═════ Trecho fornecido ═════

Quem é brasileiro sabe que, infelizmente, no Brasil, não é possível contar com o ensino público. Refiro-me à formação anterior ao ensino universitário, e, principalmente, aos grandes centros, onde violência, abandono das escolas, falta de professores e de condições mínimas de trabalho destruíram o que um dia já teve qualidade. Eu nasci no interior do Rio Grande do Sul e estudei boa parte do ensino fundamental, o que aqui em Portugal chamam de ensino básico, em escola pública. Meu colégio, que era considerado um dos melhores da cidade, hoje, tem vidros quebrados, paredes pichadas, uma tristeza.

A deterioração das escolas públicas brasileiras é tanta, que não há comparação com o ensino público português.

Em Portugal, ainda há cobrança, e o que é mais importante, ainda há comprometimento com a educação dos alunos na rede pública. Falo com propriedade, porque tenho um filho matriculado em uma dessas escolas. Mas digo “ainda”, porque Portugal já enfrenta alguns problemas semelhantes aos que vimos no Brasil décadas atrás, mais precisamente a partir dos anos de 1980: salários baixos e, consequentemente, falta de professores.

Um dos grandes desafios no ensino público de Portugal é repor os funcionários que se aposentam, porque os novos professores não ganham o suficiente para pagar o custo de vida em centros como Lisboa, por exemplo, onde os valores dos aluguéis impossibilitam o sustento de muitos desses profissionais. O resultado disso é que, volta e meia, vemos paralisações, protestos e falta de docentes nas escolas durante o ano letivo. Já vivi essa situação com meu filho, mas, felizmente, a escola conseguiu solucionar rapidamente o problema.

═════ Informações registradas ═════

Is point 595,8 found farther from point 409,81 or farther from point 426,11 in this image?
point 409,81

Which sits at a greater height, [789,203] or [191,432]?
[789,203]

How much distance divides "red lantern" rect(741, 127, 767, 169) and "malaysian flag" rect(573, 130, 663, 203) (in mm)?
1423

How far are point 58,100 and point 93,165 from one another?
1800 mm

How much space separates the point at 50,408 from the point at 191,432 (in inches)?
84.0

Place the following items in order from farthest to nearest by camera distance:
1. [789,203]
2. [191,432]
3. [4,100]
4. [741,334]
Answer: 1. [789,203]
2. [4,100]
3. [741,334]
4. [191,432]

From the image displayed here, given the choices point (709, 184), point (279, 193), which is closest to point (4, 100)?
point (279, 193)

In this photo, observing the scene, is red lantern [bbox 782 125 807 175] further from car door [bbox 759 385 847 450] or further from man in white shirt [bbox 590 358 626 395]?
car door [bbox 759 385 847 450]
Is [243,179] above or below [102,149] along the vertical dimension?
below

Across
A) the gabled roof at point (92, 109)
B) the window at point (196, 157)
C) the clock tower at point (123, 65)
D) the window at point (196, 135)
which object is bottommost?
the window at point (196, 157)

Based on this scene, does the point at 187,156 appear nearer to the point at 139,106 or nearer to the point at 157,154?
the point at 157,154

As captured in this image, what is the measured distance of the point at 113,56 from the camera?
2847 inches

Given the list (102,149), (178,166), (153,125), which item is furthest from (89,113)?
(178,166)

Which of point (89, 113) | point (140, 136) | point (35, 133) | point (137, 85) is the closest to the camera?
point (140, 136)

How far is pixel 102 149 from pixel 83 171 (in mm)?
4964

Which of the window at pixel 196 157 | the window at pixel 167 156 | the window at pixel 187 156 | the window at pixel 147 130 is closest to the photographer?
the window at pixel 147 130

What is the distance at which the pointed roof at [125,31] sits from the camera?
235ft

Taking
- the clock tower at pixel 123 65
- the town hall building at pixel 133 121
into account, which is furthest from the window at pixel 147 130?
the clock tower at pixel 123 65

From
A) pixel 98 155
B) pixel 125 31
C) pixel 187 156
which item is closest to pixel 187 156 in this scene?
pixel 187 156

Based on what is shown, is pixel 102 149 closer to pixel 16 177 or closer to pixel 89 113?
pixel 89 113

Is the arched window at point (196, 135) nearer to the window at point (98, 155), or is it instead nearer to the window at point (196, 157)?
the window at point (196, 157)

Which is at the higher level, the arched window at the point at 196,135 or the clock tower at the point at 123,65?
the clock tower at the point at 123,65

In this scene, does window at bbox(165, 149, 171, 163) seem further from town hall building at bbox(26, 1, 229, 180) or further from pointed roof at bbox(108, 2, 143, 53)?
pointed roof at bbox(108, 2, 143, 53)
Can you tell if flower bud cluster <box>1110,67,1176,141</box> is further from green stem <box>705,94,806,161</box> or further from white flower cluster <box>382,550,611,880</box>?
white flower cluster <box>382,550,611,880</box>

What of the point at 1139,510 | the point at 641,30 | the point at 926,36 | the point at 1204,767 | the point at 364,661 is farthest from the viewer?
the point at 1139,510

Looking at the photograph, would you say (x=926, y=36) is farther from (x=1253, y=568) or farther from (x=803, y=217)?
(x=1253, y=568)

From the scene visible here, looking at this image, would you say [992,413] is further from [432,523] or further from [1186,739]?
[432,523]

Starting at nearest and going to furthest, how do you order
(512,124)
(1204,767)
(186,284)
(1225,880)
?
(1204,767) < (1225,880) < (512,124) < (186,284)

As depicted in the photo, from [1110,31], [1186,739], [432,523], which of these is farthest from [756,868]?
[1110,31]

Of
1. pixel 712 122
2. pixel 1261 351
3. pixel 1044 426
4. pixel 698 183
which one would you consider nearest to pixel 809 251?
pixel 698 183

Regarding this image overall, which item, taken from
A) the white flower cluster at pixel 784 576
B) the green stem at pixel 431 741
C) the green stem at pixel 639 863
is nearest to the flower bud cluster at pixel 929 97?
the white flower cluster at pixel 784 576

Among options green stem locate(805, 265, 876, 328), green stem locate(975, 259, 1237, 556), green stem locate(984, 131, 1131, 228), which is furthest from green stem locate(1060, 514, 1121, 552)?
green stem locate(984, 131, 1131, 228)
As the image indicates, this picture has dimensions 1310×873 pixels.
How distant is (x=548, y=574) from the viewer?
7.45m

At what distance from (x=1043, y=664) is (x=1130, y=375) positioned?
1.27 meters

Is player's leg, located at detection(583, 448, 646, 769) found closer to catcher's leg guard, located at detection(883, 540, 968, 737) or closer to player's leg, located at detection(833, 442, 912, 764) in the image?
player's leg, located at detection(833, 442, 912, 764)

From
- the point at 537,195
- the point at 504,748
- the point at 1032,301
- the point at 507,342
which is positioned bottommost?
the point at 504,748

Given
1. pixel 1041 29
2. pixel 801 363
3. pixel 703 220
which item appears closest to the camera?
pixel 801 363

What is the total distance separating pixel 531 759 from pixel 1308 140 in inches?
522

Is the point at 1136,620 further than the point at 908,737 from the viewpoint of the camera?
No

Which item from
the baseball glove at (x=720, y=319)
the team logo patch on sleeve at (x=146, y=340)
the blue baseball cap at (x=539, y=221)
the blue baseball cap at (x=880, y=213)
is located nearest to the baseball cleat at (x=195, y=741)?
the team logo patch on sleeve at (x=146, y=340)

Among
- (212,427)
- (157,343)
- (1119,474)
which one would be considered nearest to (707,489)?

═════

◆ **Instrução 1**: De acordo com o trecho sobre o ensino público, a partir de quando o Brasil passou a ter salários baixos e falta de professores?
◆ **Instrução 2**: Extraia do trecho sobre o ensino público, sem nenhuma alteração, a parte que começa com as palavras "Quem é brasileiro" e termina com "pichadas, uma tristeza.".

◆ **Resposta escrita 1**: A partir dos anos de 1980.

◆ **Resposta escrita 2**:
Quem é brasileiro sabe que, infelizmente, no Brasil, não é possível contar com o ensino público. Refiro-me à formação anterior ao ensino universitário, e, principalmente, aos grandes centros, onde violência, abandono das escolas, falta de professores e de condições mínimas de trabalho destruíram o que um dia já teve qualidade. Eu nasci no interior do Rio Grande do Sul e estudei boa parte do ensino fundamental, o que aqui em Portugal chamam de ensino básico, em escola pública. Meu colégio, que era considerado um dos melhores da cidade, hoje, tem vidros quebrados, paredes pichadas, uma tristeza.